Movie Night for UOP Data Science Masters Students

Objective

As the pandemic prompted many universities to transition to remote learning, administrators and campus instructors were unsure on how students would remain connected during these uncertain times. For the Data Science Master’s Program at the University of the Pacific, the transition posed a great challenge since alternating Saturday in-person instruction was the only opportunity for students to collaborate face to face. To maintain a sense of community, the Program Directors want to organize a virtual movie night for the students.

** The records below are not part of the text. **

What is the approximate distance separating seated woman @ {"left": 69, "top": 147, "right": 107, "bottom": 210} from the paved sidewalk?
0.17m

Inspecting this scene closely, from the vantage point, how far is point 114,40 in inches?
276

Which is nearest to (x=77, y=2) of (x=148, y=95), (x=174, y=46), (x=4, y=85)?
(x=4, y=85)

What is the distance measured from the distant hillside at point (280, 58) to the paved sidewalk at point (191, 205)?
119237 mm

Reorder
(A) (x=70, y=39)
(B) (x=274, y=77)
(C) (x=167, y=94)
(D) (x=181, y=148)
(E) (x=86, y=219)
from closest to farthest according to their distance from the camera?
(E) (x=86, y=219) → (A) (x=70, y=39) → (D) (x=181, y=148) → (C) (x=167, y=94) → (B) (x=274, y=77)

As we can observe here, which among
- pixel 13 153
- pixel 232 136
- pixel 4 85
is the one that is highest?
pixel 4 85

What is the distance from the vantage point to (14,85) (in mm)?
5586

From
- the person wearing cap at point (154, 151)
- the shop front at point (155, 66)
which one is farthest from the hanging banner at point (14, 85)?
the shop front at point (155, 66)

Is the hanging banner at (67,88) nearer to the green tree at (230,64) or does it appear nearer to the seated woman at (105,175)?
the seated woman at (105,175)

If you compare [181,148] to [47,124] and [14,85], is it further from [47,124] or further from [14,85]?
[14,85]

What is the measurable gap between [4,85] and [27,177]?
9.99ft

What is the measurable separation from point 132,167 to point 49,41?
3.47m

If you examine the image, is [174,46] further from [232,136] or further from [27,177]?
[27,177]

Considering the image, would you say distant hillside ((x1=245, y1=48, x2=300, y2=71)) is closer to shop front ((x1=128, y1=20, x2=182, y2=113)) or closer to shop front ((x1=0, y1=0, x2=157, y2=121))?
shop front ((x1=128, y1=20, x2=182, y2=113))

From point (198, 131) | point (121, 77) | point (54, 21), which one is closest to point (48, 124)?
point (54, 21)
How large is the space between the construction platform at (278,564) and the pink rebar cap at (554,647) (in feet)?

To help the Directors understand their students’ preferences, I aim to create a recommendation engine that can cluster students based on their preferences in Action, Adventure, and Thriller movies so that the Directors can select movies that appeal to their students’ tastes. Additionally, the recommendation engine would also help make predictions on new students based on the model created. This would enable the Directors to place a new student with a cluster of students that share similar interests.

Data Exploration

Cocktail

Before conducting any exploratory data analysis, I imported the required libraries, as well as set some pandas options.

# Preparation for pandas
import pandas as pd
import numpy as np
import matplotlib.pyplot as plt
from matplotlib.pyplot import figure
from scipy.cluster.hierarchy import linkage, dendrogram
import plotly.graph_objects as go
from sklearn.cluster import KMeans
from sklearn.neighbors import KNeighborsClassifier

# Set some pandas options
pd.set_option('display.notebook_repr_html', False)
pd.set_option('display.max_columns', 30)
pd.set_option('display.max_rows', 30)

Read in the Data

To begin my EDA, I used pd.read_csv() to read the CSV file containing the survey responses, as well as printed the records of the first respondent. From the print out, we can see that the column names are listed to the left, while the response data is listed to the right.

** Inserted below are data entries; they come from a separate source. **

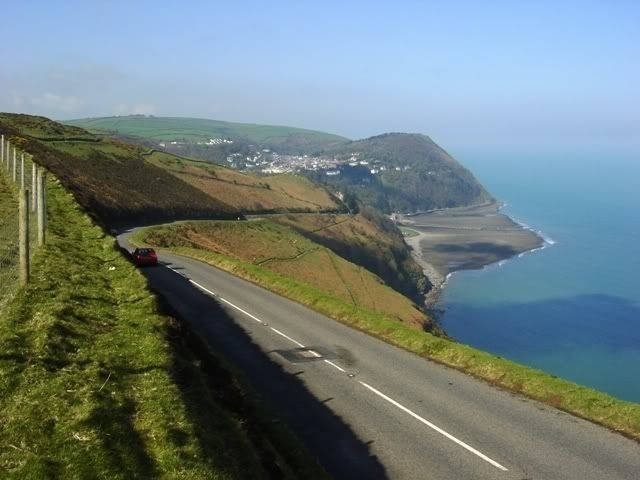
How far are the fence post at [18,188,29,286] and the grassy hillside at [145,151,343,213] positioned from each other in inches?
4191

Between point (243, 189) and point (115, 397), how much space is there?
13207 cm

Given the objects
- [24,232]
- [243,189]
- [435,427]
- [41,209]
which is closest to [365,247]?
[243,189]

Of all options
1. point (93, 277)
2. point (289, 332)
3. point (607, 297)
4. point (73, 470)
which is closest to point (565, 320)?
point (607, 297)

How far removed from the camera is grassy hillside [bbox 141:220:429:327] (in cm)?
7106

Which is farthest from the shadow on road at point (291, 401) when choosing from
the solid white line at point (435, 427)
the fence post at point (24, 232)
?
the fence post at point (24, 232)

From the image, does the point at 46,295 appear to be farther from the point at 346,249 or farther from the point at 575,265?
the point at 575,265

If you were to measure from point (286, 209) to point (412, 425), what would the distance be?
126746mm

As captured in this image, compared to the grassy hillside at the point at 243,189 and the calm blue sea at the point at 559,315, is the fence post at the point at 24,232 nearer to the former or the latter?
the calm blue sea at the point at 559,315

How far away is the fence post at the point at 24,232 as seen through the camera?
47.2 feet

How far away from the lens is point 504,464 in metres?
13.0

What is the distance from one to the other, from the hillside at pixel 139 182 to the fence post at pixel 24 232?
161ft

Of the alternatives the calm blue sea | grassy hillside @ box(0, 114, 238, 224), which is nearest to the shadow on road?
grassy hillside @ box(0, 114, 238, 224)

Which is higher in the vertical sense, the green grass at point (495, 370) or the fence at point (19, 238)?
the fence at point (19, 238)

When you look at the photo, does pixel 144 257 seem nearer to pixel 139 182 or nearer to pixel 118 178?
pixel 118 178
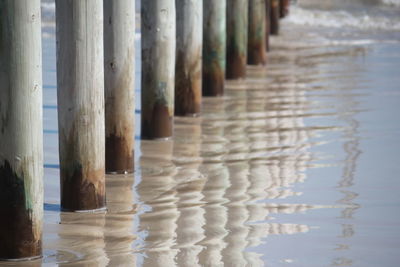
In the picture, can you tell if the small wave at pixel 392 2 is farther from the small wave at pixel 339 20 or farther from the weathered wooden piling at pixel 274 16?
the weathered wooden piling at pixel 274 16

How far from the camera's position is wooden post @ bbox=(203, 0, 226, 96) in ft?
35.8

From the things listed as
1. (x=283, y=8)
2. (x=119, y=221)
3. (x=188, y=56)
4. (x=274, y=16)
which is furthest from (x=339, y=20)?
(x=119, y=221)

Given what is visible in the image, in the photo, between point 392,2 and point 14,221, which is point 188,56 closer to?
point 14,221

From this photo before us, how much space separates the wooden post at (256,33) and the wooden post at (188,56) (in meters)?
4.27

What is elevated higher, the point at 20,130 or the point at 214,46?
the point at 214,46

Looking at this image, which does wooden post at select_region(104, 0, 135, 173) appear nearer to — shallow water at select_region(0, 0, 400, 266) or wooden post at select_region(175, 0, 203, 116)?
shallow water at select_region(0, 0, 400, 266)

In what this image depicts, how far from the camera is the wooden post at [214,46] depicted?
429 inches

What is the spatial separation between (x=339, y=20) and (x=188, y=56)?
15301 millimetres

# Read csv file and print records of first respondent
survey = pd.read_csv('MoviesSurvey2020.csv')
survey.iloc[0]

First record of the dataset First record of the dataset

To make things easier for the clustering algorithms, I decided to set the first column, Student Name, as the index.

survey = survey.set_index('Student Name')

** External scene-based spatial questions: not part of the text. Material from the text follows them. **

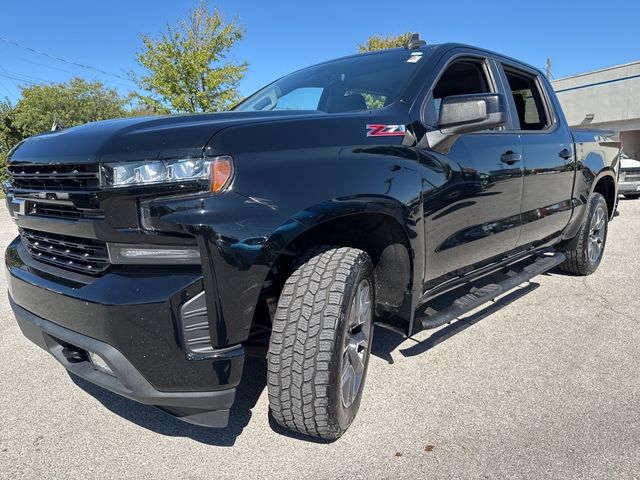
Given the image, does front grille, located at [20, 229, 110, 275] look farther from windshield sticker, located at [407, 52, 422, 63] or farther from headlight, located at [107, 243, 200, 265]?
windshield sticker, located at [407, 52, 422, 63]

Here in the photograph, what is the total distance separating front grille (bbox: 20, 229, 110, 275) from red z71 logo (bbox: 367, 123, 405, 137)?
1.24m

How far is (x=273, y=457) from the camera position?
2.16m

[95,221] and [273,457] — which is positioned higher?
Answer: [95,221]

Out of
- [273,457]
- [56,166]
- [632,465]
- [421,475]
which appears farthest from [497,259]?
[56,166]

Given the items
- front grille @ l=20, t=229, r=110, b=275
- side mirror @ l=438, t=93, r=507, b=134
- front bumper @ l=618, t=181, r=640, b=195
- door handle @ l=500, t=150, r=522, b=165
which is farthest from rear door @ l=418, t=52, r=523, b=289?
front bumper @ l=618, t=181, r=640, b=195

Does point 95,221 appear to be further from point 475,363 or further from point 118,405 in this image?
point 475,363

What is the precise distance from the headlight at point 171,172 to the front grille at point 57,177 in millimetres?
110

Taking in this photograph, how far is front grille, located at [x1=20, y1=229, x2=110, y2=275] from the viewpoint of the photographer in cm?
187

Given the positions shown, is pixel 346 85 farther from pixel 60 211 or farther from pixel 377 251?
pixel 60 211

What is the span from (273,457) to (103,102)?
136 ft

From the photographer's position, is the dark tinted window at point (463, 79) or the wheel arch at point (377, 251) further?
the dark tinted window at point (463, 79)

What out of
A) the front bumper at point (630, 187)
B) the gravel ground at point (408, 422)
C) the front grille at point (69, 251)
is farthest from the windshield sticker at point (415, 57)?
the front bumper at point (630, 187)

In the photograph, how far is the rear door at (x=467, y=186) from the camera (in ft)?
8.51

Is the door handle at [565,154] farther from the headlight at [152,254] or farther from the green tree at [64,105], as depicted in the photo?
the green tree at [64,105]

Using .index, I verified that the index was set to Student Name.

# Retrive index
survey.index

Index Index

I also wanted to know how much data I was working with. With the succeeding code, I learned that 40 participants responded to 16 questions, excluding the Student Name field. Our cohort is currently composed of 33 participants, including the professor. From the preceding print out, I noticed that the dataframe includes students that have dropped the program. This means I’ll have to do some data cleaning on those rows in the following sections.

# Retrieve the dimensions
print("There are " + str(survey.shape[0]) + " rows and " + str(survey.shape[1]) + " columns in this table.")

Dataset dimensions Dataset dimensions

With .dtypes, I retrieved the data types of each column. All but 3 contain floats. The 3 remaining columns are of type object, which can also be identified as strings.

survey.dtypes

Data Types Data Types

Using .describe(), I can view a statistical summary of each numeric column. Additionally, I can verify that the responses were within range by looking at the min and max of each column. All numeric responses were below the threshold of 10. Four columns, however, contain responses below the threshold of 1, but above 0. To make things easier, I decided to expand the threshold from between 1 and 10 to between 0 and 10.

survey.describe()

Summary statistics Summary statistics

Data Cleaning

As mentioned earlier, I expected my dataframe to contain missing values. To verify, I ran the following code to retrieve a total sum of missing values per column. We can see that every single one of the columns contain missing values.

survey.iloc[:,:].isnull().sum()

Missing values Missing values

I did not want to lose too much data by removing the rows that contained missing values. Instead, I decided to fill the missing values of the numeric columns with the mean of its corresponding column. This seemed like the most reasonable place holder because it would not significantly affect our clustering.

for i in range(0,13):
    survey.iloc[:,i].fillna(survey.iloc[:,i].mean(), inplace=True)

Running the same code as earlier, we can now see that none of the numeric columns contain any missing values.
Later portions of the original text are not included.